Deuxième facteur expliquant le retour de la préoccupation salariale au premier plan, l’inflation annuelle à deux chiffres. "Les jeunes se montrent très inquiets par rapport à une inflation galopante. C’est quelque chose d'inédit pour eux et que nous n’avons pas connu depuis quarante ans", constate Bruno Pavie, directeur des ressources humaines du groupe de BTP NGE.

Un bon salaire doit être couplé à de bonnes conditions de travail

Mais le sondage met aussi en lien la rémunération et de bonnes conditions de travail. Dans l'esprit des étudiants et jeunes diplômés d'universités et de grandes écoles, un emploi de qualité offre un bon salaire et de bonnes conditions de travail. Ces deux critères sont essentiels pour 60% des sondés.

Par ailleurs, depuis la crise sanitaire et la guerre en Ukraine, les jeunes interrogés donnent plus d'importance à deux critères d’attractivité. Les conditions de travail et la flexibilité des horaires et de l'organisation du travail sont importantes pour respectivement 68% des jeunes interrogés. La possibilité de télétravailler — au moins deux jours par semaine — est un "plus" pour 51% des étudiants et jeunes diplômés. Le télétravail est un critère essentiel de choix d'une entreprise pour 40% des jeunes diplômés d'école de commerce contre 35% de ceux de l'université et 30% des jeunes ingénieurs.
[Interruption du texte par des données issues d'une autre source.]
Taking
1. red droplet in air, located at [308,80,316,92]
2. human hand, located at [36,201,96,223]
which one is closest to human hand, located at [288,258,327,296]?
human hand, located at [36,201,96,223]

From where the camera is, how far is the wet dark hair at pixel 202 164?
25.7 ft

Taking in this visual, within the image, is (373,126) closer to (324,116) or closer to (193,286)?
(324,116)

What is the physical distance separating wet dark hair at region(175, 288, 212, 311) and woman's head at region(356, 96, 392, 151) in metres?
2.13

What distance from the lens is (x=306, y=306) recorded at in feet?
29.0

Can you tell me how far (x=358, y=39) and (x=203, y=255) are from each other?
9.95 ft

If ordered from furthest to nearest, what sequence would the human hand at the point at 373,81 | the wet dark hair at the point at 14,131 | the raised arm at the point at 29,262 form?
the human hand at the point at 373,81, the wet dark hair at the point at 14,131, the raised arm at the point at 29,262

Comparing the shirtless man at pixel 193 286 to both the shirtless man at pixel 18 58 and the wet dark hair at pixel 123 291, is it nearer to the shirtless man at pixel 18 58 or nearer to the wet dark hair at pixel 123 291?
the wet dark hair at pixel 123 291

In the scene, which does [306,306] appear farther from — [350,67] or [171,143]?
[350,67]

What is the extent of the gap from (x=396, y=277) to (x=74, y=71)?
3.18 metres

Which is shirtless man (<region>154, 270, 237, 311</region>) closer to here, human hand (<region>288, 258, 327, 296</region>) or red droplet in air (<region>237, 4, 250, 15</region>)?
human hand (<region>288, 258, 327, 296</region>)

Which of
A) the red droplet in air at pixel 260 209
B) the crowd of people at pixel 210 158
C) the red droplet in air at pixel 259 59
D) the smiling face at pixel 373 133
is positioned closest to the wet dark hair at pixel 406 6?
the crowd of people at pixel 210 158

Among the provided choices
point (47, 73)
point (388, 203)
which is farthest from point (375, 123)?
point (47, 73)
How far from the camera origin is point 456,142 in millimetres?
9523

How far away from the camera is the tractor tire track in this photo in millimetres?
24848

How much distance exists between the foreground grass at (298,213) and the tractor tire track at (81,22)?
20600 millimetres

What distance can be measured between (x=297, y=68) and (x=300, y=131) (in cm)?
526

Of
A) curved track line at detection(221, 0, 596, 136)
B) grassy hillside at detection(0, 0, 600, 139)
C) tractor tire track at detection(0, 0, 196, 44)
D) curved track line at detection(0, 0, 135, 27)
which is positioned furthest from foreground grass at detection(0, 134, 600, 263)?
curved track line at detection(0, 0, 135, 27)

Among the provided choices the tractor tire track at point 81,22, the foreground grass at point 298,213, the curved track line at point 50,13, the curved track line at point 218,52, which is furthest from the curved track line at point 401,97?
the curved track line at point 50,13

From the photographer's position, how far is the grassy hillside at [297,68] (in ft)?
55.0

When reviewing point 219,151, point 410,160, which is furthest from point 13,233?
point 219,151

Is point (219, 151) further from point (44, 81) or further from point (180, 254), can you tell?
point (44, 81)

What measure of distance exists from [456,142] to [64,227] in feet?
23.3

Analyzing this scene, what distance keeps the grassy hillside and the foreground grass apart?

En matière d'organisation du travail, les jeunes diplômés réclament de la flexibilité. (B. Pavie, BTP NGE)

Et plus de 70% des étudiants et jeunes diplômés sondés aimeraient d'ailleurs voir figurer dans les offres d'emploi la politique des entreprises en matière de télétravail. "Quant à l'organisation du travail, les jeunes diplômés réclament de la flexibilité, décrypte Bruno Pavie. Ils nous questionnent sur les possibilités de télétravail. Ils veulent savoir s’ils devront travailler dans un open space, un bureau partagé ou un bureau individuel. Ce sont des questions que l’on n’avait pas en entretien il y a trois ans avant le premier confinement."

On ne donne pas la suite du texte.